● Required work
Exactly reproduce all the records, keeping pictures out of the copy.

● Given records
☆ ☆ ☆ ☆

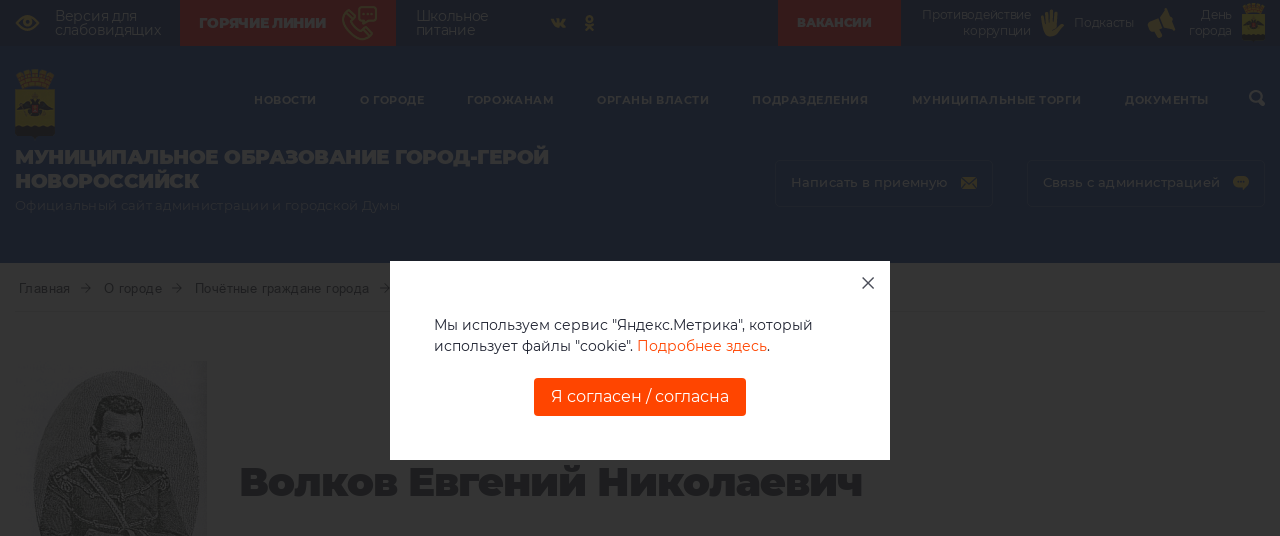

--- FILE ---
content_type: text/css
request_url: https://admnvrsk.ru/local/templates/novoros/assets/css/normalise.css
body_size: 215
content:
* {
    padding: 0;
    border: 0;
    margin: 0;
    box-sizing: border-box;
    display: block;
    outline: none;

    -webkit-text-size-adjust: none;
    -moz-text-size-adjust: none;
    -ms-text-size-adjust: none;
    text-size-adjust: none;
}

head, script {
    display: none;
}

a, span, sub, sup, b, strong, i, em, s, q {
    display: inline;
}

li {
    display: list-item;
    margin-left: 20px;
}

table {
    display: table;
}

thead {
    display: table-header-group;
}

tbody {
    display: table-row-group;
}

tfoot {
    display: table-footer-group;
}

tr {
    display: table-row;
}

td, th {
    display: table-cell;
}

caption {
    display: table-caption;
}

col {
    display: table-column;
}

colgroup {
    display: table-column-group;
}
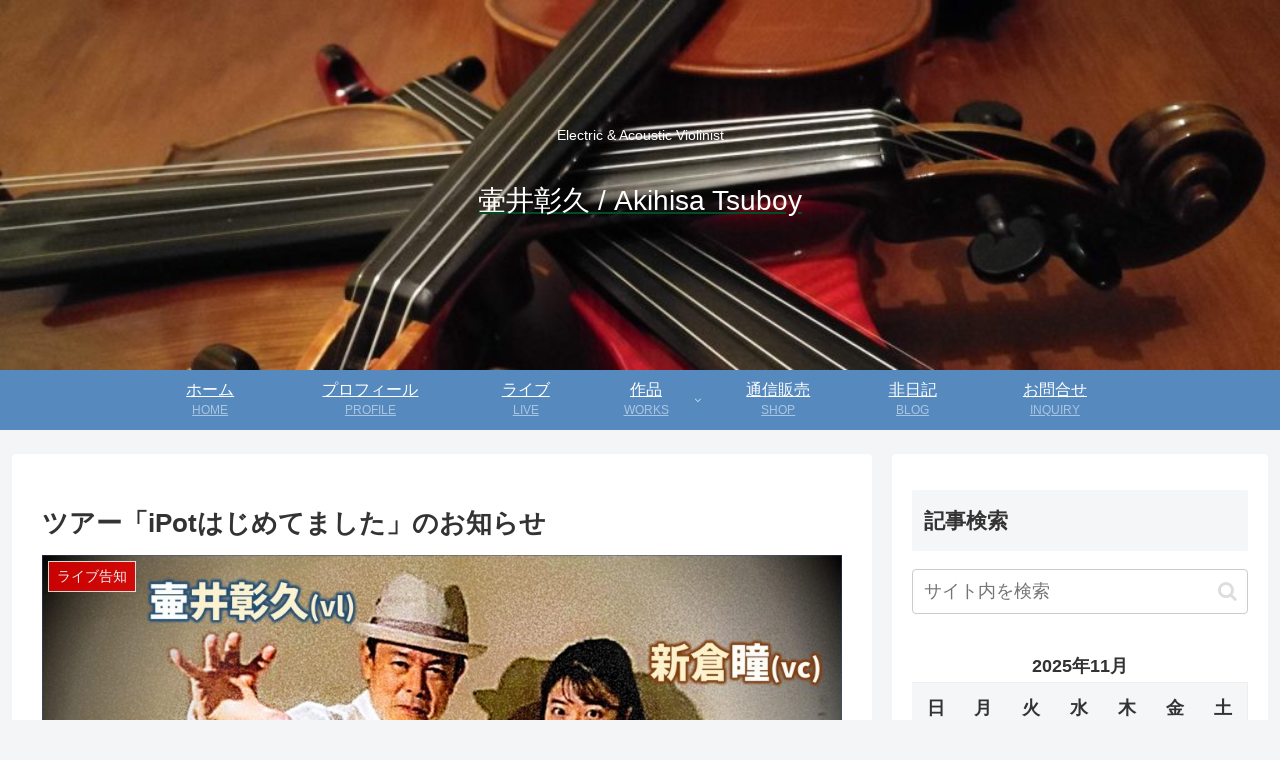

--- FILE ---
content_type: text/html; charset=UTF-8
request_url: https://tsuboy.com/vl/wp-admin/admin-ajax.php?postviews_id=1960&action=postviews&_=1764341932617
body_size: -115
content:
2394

☆ ☆ ☆ ☆

● Expected output
--- FILE ---
content_type: text/css
request_url: https://admnvrsk.ru/local/templates/novoros/assets/css/normalise.css
body_size: 215
content:
* {
    padding: 0;
    border: 0;
    margin: 0;
    box-sizing: border-box;
    display: block;
    outline: none;

    -webkit-text-size-adjust: none;
    -moz-text-size-adjust: none;
    -ms-text-size-adjust: none;
    text-size-adjust: none;
}

head, script {
    display: none;
}

a, span, sub, sup, b, strong, i, em, s, q {
    display: inline;
}

li {
    display: list-item;
    margin-left: 20px;
}

table {
    display: table;
}

thead {
    display: table-header-group;
}

tbody {
    display: table-row-group;
}

tfoot {
    display: table-footer-group;
}

tr {
    display: table-row;
}

td, th {
    display: table-cell;
}

caption {
    display: table-caption;
}

col {
    display: table-column;
}

colgroup {
    display: table-column-group;
}

--- FILE ---
content_type: text/html; charset=UTF-8
request_url: https://tsuboy.com/vl/wp-admin/admin-ajax.php?postviews_id=1960&action=postviews&_=1764341932617
body_size: -115
content:
2394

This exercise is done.